Coleman had no performing orchestra when Thanz arrived in 1998. For five years, the strings specialist floated between Coleman, two other middle schools and five elementary schools.
The 1979 University of Florida graduate is certified in music, gifted education and exceptional student education.
But by 2003, Thanz had attracted 140 students to the program, and directing the orchestra became his full-time position.
Sometimes it was a hard sell.
"Middle school students are not rushing to play violin, " he said.
Incoming sixth-graders explore a wheel of electives their first semester, spending 10 to 15 days rotating through art, Spanish, computers, technology, band, orchestra and physical education classes.
From those options, they pick a daily, 50-minute class to focus on during the second semester.
To build an orchestra, Thanz called on his own experiences as a musician.
"In high school, the chorus room was my second home, " he said. His bag of tricks includes encouragement, endless patience and the promise of "hard work and a lot of fun, " he said.
Thanz arrived early and left late. Students came to count on the music room as "a place to feel safe and fit in."
"Probably 80 percent of us never played in our lives, and now we sound like we know what we're doing, " said Taylor Croizat, 14. She intends to continue her orchestra training at Plant High next year.

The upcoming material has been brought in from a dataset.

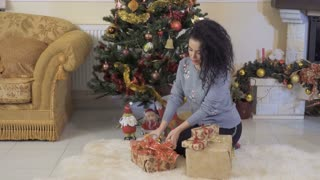 Young woman packs the Christmas gifts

"He's here at 7 a.m. for practice and stays after school for rehearsal, " said seventh-grader Martha Morrissey, 13.
"And he makes good song choices, " added eighth-grader Lauren Waller, 13. Thanz mixes popular tunes, blues, jazz and country, with classical music.
His influence continues beyond the Coleman years. Former student Nick McKaig, 18 and soon to graduate from Plant High, dropped by last week to give Thanz tickets to see him perform at the Patel Conservatory.
"He made it cool to be in orchestra, " said McKaig. Once Thanz taught him how to use composition software, he was hooked.
McKaig is still writing music, playing cello and French horn and will major in commercial music at the University of Miami.
Thanz's long-lasting impact doesn't surprise parents like Christine Posada.
She has watched her bass-playing son Tony, 14, mature as his orchestra ability developed.
"He puts the opportunity in front of them and, if it's in their soul, he brings it out of them, " said Posada.